Griffith states that his Blockchain lecture in North Korea was based solely on publicly available information.
Virgil Griffith, former development researcher at the Ethereum Foundation, on Thursday filed an appeal against the accusation that he willfully disregarded US sanctions against North Korea. He justified his objection on the grounds that the prosecutor’s office of the Southern District Court of New York cannot name any concrete crime on his part.
37-year-old Griffith was arrested by FBI agents on 28 November 2019 after he had attended an IT conference in North Korea in April of that year.
The public prosecutor’s office subsequently accused him of participating as a kind of service to the North Korean government, through which he allegedly passed on „valuable information“ to members of the government. He also participated in „talks“ on the use of block chain technology to circumvent sanctions.
Griffith replied that the presentation he gave at the conference was merely „very general and contained only information that is publicly available anyway“.
In this respect, the court now asks whether the mere planning and holding of the presentation can be interpreted as a violation of US sanctions.
In his objection, Griffith also claims that he was not paid for his participation and that he did not sign any contract for consulting services. Accordingly, his presentation was not a „service“ for the North Korean government. Furthermore, he considers his right to free speech to be protected by the American Constitution.
Finally, Griffith argues that his presentation is protected by an exception rule in international law that legitimises the sharing of „information“ and „information materials“.

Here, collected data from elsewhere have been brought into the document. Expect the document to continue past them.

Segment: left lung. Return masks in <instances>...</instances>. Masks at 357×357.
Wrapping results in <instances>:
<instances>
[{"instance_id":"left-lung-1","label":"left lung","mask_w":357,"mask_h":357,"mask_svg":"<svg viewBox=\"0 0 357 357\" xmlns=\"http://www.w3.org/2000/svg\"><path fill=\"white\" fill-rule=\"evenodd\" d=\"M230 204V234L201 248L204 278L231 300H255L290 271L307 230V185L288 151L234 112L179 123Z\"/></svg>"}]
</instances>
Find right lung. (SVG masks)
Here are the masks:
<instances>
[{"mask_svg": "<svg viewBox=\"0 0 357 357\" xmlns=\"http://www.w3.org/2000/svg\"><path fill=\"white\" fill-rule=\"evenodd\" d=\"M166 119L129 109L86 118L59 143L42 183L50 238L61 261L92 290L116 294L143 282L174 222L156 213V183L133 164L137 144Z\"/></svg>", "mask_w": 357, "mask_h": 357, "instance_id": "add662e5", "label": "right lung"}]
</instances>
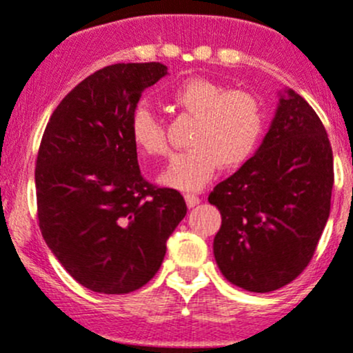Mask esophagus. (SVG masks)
Listing matches in <instances>:
<instances>
[{
	"mask_svg": "<svg viewBox=\"0 0 353 353\" xmlns=\"http://www.w3.org/2000/svg\"><path fill=\"white\" fill-rule=\"evenodd\" d=\"M185 202H187L188 208H195V205L201 202V199H199L195 194H187V195H185Z\"/></svg>",
	"mask_w": 353,
	"mask_h": 353,
	"instance_id": "34e87169",
	"label": "esophagus"
}]
</instances>
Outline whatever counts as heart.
Returning a JSON list of instances; mask_svg holds the SVG:
<instances>
[{
    "instance_id": "heart-1",
    "label": "heart",
    "mask_w": 353,
    "mask_h": 353,
    "mask_svg": "<svg viewBox=\"0 0 353 353\" xmlns=\"http://www.w3.org/2000/svg\"><path fill=\"white\" fill-rule=\"evenodd\" d=\"M173 103L197 118L190 151L172 158L159 176L165 187L195 192L209 183L219 165L242 166L256 152L264 134V111L259 101L243 90H228L208 79L185 80L173 90ZM135 148L145 156L168 152L165 121L148 104H139L130 121Z\"/></svg>"
}]
</instances>
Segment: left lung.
<instances>
[{
    "label": "left lung",
    "mask_w": 353,
    "mask_h": 353,
    "mask_svg": "<svg viewBox=\"0 0 353 353\" xmlns=\"http://www.w3.org/2000/svg\"><path fill=\"white\" fill-rule=\"evenodd\" d=\"M333 181L323 121L302 96L285 89L256 154L209 194L221 212L212 247L223 276L256 294L294 281L330 218Z\"/></svg>",
    "instance_id": "left-lung-1"
}]
</instances>
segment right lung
Instances as JSON below:
<instances>
[{
  "instance_id": "1",
  "label": "right lung",
  "mask_w": 353,
  "mask_h": 353,
  "mask_svg": "<svg viewBox=\"0 0 353 353\" xmlns=\"http://www.w3.org/2000/svg\"><path fill=\"white\" fill-rule=\"evenodd\" d=\"M163 63L104 66L70 90L51 114L36 161L37 219L70 276L97 294L144 287L161 268L166 240L187 214L180 192L141 175L130 121Z\"/></svg>"
}]
</instances>
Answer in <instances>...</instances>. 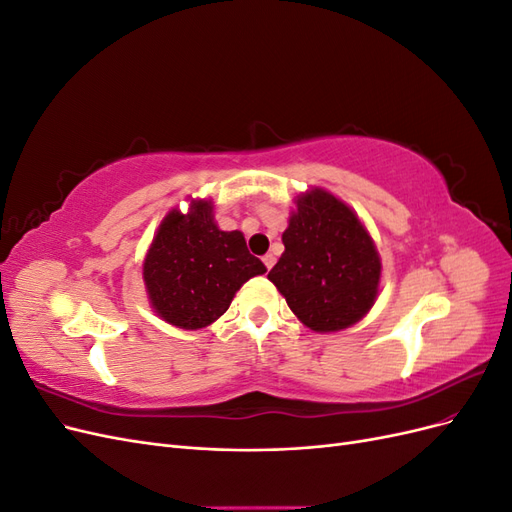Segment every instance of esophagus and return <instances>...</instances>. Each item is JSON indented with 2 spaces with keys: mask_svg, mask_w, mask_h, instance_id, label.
Instances as JSON below:
<instances>
[{
  "mask_svg": "<svg viewBox=\"0 0 512 512\" xmlns=\"http://www.w3.org/2000/svg\"><path fill=\"white\" fill-rule=\"evenodd\" d=\"M262 262H265L267 269H271L275 265V256L273 254H265V256H262Z\"/></svg>",
  "mask_w": 512,
  "mask_h": 512,
  "instance_id": "obj_1",
  "label": "esophagus"
}]
</instances>
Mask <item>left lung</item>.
<instances>
[{"mask_svg":"<svg viewBox=\"0 0 512 512\" xmlns=\"http://www.w3.org/2000/svg\"><path fill=\"white\" fill-rule=\"evenodd\" d=\"M282 241L286 250L269 280L305 327L342 331L369 312L378 297L380 256L342 200L320 188L301 194Z\"/></svg>","mask_w":512,"mask_h":512,"instance_id":"1","label":"left lung"}]
</instances>
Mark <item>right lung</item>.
Masks as SVG:
<instances>
[{"mask_svg":"<svg viewBox=\"0 0 512 512\" xmlns=\"http://www.w3.org/2000/svg\"><path fill=\"white\" fill-rule=\"evenodd\" d=\"M267 267L250 254L239 230H220L213 205L198 200L190 213L170 211L145 258L143 277L158 316L179 329L218 320L235 292Z\"/></svg>","mask_w":512,"mask_h":512,"instance_id":"add662e5","label":"right lung"}]
</instances>
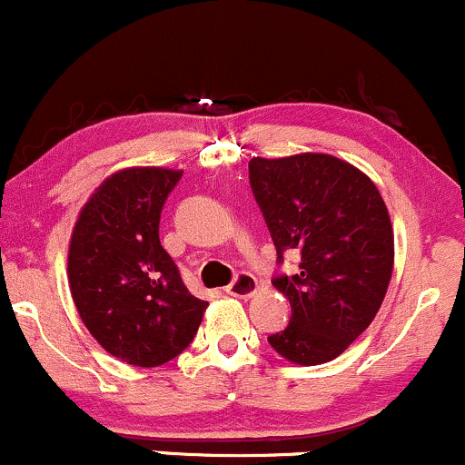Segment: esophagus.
<instances>
[{
    "instance_id": "obj_1",
    "label": "esophagus",
    "mask_w": 465,
    "mask_h": 465,
    "mask_svg": "<svg viewBox=\"0 0 465 465\" xmlns=\"http://www.w3.org/2000/svg\"><path fill=\"white\" fill-rule=\"evenodd\" d=\"M225 291L227 295L238 297V300H247V297H253L255 292H258V280L249 273H240Z\"/></svg>"
}]
</instances>
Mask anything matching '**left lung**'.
Instances as JSON below:
<instances>
[{
	"label": "left lung",
	"instance_id": "8db88e82",
	"mask_svg": "<svg viewBox=\"0 0 465 465\" xmlns=\"http://www.w3.org/2000/svg\"><path fill=\"white\" fill-rule=\"evenodd\" d=\"M249 181L282 262L302 255L300 273L273 286L291 323L269 343L295 365H322L350 348L381 311L393 273V227L376 183L325 153L249 162Z\"/></svg>",
	"mask_w": 465,
	"mask_h": 465
}]
</instances>
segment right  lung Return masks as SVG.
Segmentation results:
<instances>
[{"label":"right lung","mask_w":465,"mask_h":465,"mask_svg":"<svg viewBox=\"0 0 465 465\" xmlns=\"http://www.w3.org/2000/svg\"><path fill=\"white\" fill-rule=\"evenodd\" d=\"M181 174L159 165L117 170L92 192L69 238V291L84 328L135 367L179 356L207 308L159 242L162 207Z\"/></svg>","instance_id":"add662e5"}]
</instances>
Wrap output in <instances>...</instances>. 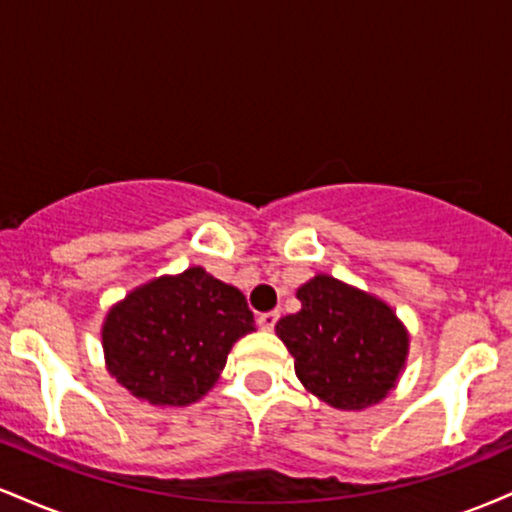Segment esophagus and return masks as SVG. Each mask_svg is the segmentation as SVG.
<instances>
[{"label":"esophagus","instance_id":"34e87169","mask_svg":"<svg viewBox=\"0 0 512 512\" xmlns=\"http://www.w3.org/2000/svg\"><path fill=\"white\" fill-rule=\"evenodd\" d=\"M276 322H279V313H276V310H269V313L257 315V325H260L262 330H267V332L274 330Z\"/></svg>","mask_w":512,"mask_h":512}]
</instances>
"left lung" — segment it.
<instances>
[{"label": "left lung", "mask_w": 512, "mask_h": 512, "mask_svg": "<svg viewBox=\"0 0 512 512\" xmlns=\"http://www.w3.org/2000/svg\"><path fill=\"white\" fill-rule=\"evenodd\" d=\"M301 310L281 317L276 334L298 380L334 409H366L387 397L409 354L395 310L330 274L296 291Z\"/></svg>", "instance_id": "obj_1"}]
</instances>
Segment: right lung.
Segmentation results:
<instances>
[{
    "label": "right lung",
    "mask_w": 512,
    "mask_h": 512,
    "mask_svg": "<svg viewBox=\"0 0 512 512\" xmlns=\"http://www.w3.org/2000/svg\"><path fill=\"white\" fill-rule=\"evenodd\" d=\"M255 332L236 286L190 267L127 293L103 322L108 373L129 395L161 407H185L219 380L231 346Z\"/></svg>",
    "instance_id": "obj_1"
}]
</instances>
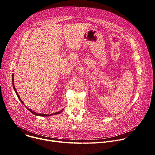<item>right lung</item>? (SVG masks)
<instances>
[{
    "label": "right lung",
    "instance_id": "right-lung-1",
    "mask_svg": "<svg viewBox=\"0 0 155 155\" xmlns=\"http://www.w3.org/2000/svg\"><path fill=\"white\" fill-rule=\"evenodd\" d=\"M13 80H14V78H13V75H12V82H13V88H14V90H15V93H16V95H17V96H18V97L19 98V101H21V103H23V104L25 105V104H23V101H21V99H20V97H19V95H18V93H17V91H16V89H15V85H14V83H13ZM26 107V108L29 110V111H30L32 114H33L34 115H38V116H41V117H48V116H50V115H56V114H60L61 112H62V110H61V111H59V112H56V113H54V114H51V115H49V114H37V113H36V112H34V111H32V110H31V109H29V108H28L27 107Z\"/></svg>",
    "mask_w": 155,
    "mask_h": 155
}]
</instances>
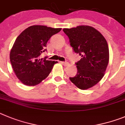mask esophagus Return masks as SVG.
I'll return each mask as SVG.
<instances>
[{
  "instance_id": "1",
  "label": "esophagus",
  "mask_w": 125,
  "mask_h": 125,
  "mask_svg": "<svg viewBox=\"0 0 125 125\" xmlns=\"http://www.w3.org/2000/svg\"><path fill=\"white\" fill-rule=\"evenodd\" d=\"M61 62L62 64L65 65V66H67V65H68V62Z\"/></svg>"
}]
</instances>
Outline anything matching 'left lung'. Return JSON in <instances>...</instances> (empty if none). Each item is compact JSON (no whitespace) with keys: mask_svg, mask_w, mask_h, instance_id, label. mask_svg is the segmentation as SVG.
Returning <instances> with one entry per match:
<instances>
[{"mask_svg":"<svg viewBox=\"0 0 125 125\" xmlns=\"http://www.w3.org/2000/svg\"><path fill=\"white\" fill-rule=\"evenodd\" d=\"M70 45L76 53L82 57L75 63L76 75L70 80L81 90L96 85L104 76L109 61V49L106 39L92 27L81 25L63 29Z\"/></svg>","mask_w":125,"mask_h":125,"instance_id":"8db88e82","label":"left lung"}]
</instances>
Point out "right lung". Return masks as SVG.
Masks as SVG:
<instances>
[{"label":"right lung","instance_id":"obj_1","mask_svg":"<svg viewBox=\"0 0 125 125\" xmlns=\"http://www.w3.org/2000/svg\"><path fill=\"white\" fill-rule=\"evenodd\" d=\"M62 29L43 25H33L24 30L17 37L10 53L12 68L22 83L29 86L37 85L49 76L57 62L40 58L47 51V42Z\"/></svg>","mask_w":125,"mask_h":125}]
</instances>
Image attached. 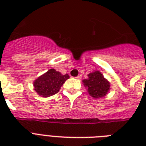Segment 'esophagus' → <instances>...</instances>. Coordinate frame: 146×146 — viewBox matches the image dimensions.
I'll return each mask as SVG.
<instances>
[{"mask_svg":"<svg viewBox=\"0 0 146 146\" xmlns=\"http://www.w3.org/2000/svg\"><path fill=\"white\" fill-rule=\"evenodd\" d=\"M76 79H78V80H80V79H81V78H82V76H76Z\"/></svg>","mask_w":146,"mask_h":146,"instance_id":"34e87169","label":"esophagus"}]
</instances>
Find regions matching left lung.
<instances>
[{"instance_id": "1", "label": "left lung", "mask_w": 146, "mask_h": 146, "mask_svg": "<svg viewBox=\"0 0 146 146\" xmlns=\"http://www.w3.org/2000/svg\"><path fill=\"white\" fill-rule=\"evenodd\" d=\"M88 93L95 98H103L110 91L111 84L100 71L96 70L88 74V79L82 80Z\"/></svg>"}]
</instances>
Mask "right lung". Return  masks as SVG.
<instances>
[{
	"label": "right lung",
	"mask_w": 146,
	"mask_h": 146,
	"mask_svg": "<svg viewBox=\"0 0 146 146\" xmlns=\"http://www.w3.org/2000/svg\"><path fill=\"white\" fill-rule=\"evenodd\" d=\"M69 78L67 73L63 75L54 69H50L34 81V90L42 97H50L59 92L60 87Z\"/></svg>",
	"instance_id": "add662e5"
}]
</instances>
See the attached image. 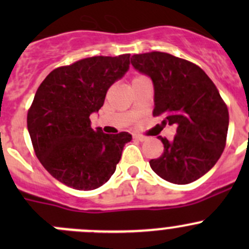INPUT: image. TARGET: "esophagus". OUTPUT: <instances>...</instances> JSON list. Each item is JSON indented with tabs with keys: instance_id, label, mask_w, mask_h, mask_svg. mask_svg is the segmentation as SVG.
<instances>
[{
	"instance_id": "34e87169",
	"label": "esophagus",
	"mask_w": 249,
	"mask_h": 249,
	"mask_svg": "<svg viewBox=\"0 0 249 249\" xmlns=\"http://www.w3.org/2000/svg\"><path fill=\"white\" fill-rule=\"evenodd\" d=\"M134 139L140 141V142H144V141L147 140L144 136H141V135H134Z\"/></svg>"
}]
</instances>
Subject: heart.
Listing matches in <instances>:
<instances>
[{
  "mask_svg": "<svg viewBox=\"0 0 249 249\" xmlns=\"http://www.w3.org/2000/svg\"><path fill=\"white\" fill-rule=\"evenodd\" d=\"M141 78H144V77H141V76H139V77H135L134 79H132V82H134V80H137V79H141Z\"/></svg>",
  "mask_w": 249,
  "mask_h": 249,
  "instance_id": "heart-1",
  "label": "heart"
}]
</instances>
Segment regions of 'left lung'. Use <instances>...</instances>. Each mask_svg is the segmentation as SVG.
I'll return each mask as SVG.
<instances>
[{
	"label": "left lung",
	"instance_id": "obj_1",
	"mask_svg": "<svg viewBox=\"0 0 249 249\" xmlns=\"http://www.w3.org/2000/svg\"><path fill=\"white\" fill-rule=\"evenodd\" d=\"M131 65L152 79L153 115L175 125L176 136H159L164 153L149 161L162 179L188 184L199 179L222 155L229 127V112L210 77L193 62L167 53L136 54Z\"/></svg>",
	"mask_w": 249,
	"mask_h": 249
}]
</instances>
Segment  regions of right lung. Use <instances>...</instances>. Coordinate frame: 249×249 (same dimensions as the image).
I'll list each match as a JSON object with an SVG mask.
<instances>
[{
	"mask_svg": "<svg viewBox=\"0 0 249 249\" xmlns=\"http://www.w3.org/2000/svg\"><path fill=\"white\" fill-rule=\"evenodd\" d=\"M130 54L94 56L50 72L27 113L35 153L54 178L77 190L101 187L115 171L129 132L91 129L110 85L129 71Z\"/></svg>",
	"mask_w": 249,
	"mask_h": 249,
	"instance_id": "obj_1",
	"label": "right lung"
}]
</instances>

This is what is stated in his contradiction:
„If Mr. Griffith’s presentation is not classified as a dissemination of ‚information‘, then what is?“
As Cointelegraph had reported, the case divides the crypto-community.
Ethereum co-founder Vitalik Buterin defended Griffith in December:
„I don’t think that what Virgil has done has helped the North Korean government to do anything evil. He gave a lecture based on publicly available information about open source software. He did not provide advanced knowledge of hacking. […] Furthermore, Virgil did not derive any private advantage from his participation. […] I hope that the USA takes care of the really important things and not computer scientists giving lectures“.